The word that I chose for the month of May was the word ‘grace’. The standard definition of the word is to move in an elegant or attractive way. To me, it meant to move through the month with patience and dignity.
Since breaking my foot, the recovery process has been incredibly challenging for me mentally. April was one of the longest months of my life so I wanted May to feel more composed.

I knew what was happening and I was already well into recovery, so it was important for me to focus on keeping calm and being the best version of myself.
Already, throughout this journey, I’ve found it to be invitingly helpful for some self-reflection. May was a chance for me to adopt a new attitude that I can hopefully carry with me for the rest of my life.
Of course, we all want to handle challenging situations well, but we get consumed by the negativity which usually means behaving in a way that we would rather not.
After the accident, I found myself envious of people who didn’t appreciate their full abilities (like being able to walk), and I was frustrated at people for not understanding how difficult the situation was. I was annoyed that architects didn’t take mobility into account when designing houses and I was frustrated at myself for being in this situation – relying on others.
This is where grace comes in.
I wanted to let go of the negativity and frustration at the situation. Instead, using the time to focus on good things.

WORK REQUEST 1
Please reproduce the post about grace word for word, from "The word that" to "version of myself.".
WORK REQUEST 2
Render this sentence from the post about grace in Spanish: "April was one of the longest months of my life so I wanted May to feel more composed."
Nothing here requires the listing.

AVAILABLE DATA
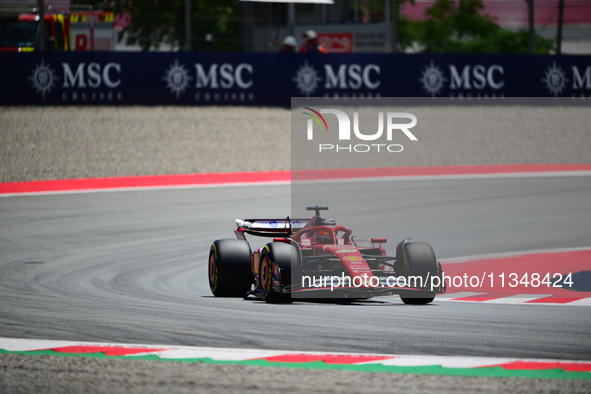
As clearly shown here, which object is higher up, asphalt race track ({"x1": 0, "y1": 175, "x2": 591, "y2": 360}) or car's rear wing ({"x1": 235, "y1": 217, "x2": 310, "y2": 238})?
car's rear wing ({"x1": 235, "y1": 217, "x2": 310, "y2": 238})

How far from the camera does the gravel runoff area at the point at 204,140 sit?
21.1 meters

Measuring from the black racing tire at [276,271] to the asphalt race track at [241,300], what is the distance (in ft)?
0.48

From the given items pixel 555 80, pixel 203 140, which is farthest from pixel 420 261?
pixel 555 80

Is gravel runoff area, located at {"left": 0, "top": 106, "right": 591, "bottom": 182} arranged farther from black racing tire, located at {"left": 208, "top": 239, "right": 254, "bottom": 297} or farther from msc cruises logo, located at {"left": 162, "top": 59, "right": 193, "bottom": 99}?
black racing tire, located at {"left": 208, "top": 239, "right": 254, "bottom": 297}

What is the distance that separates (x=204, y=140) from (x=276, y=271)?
15.5 meters

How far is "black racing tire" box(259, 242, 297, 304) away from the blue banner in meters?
15.4

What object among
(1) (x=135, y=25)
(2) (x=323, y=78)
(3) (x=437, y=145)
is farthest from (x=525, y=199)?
(1) (x=135, y=25)

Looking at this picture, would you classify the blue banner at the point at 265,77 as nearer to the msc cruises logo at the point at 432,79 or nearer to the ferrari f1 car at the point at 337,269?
the msc cruises logo at the point at 432,79

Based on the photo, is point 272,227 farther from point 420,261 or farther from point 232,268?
point 420,261

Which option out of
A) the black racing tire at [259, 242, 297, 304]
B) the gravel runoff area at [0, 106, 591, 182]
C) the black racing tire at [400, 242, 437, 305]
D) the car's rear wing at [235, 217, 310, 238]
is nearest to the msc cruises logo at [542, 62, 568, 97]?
the gravel runoff area at [0, 106, 591, 182]

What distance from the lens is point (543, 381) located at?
5.71 m

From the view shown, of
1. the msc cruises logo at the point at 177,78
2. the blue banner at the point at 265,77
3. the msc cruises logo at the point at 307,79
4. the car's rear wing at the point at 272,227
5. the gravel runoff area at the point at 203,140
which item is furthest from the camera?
the msc cruises logo at the point at 307,79

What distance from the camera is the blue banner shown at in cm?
2303

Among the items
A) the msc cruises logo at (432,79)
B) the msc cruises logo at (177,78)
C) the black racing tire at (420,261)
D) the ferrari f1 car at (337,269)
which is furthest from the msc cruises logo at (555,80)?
the black racing tire at (420,261)
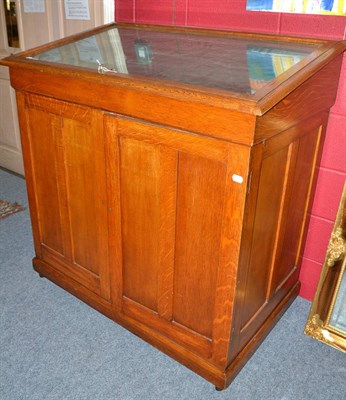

WRITTEN SOLUTION 1
The word that I chose for the month of May was the word ‘grace’. The standard definition of the word is to move in an elegant or attractive way. To me, it meant to move through the month with patience and dignity.
Since breaking my foot, the recovery process has been incredibly challenging for me mentally. April was one of the longest months of my life so I wanted May to feel more composed.

I knew what was happening and I was already well into recovery, so it was important for me to focus on keeping calm and being the best version of myself.

WRITTEN SOLUTION 2
Abril fue uno de los meses más largos de mi vida, así que quería que mayo se sintiera más sereno.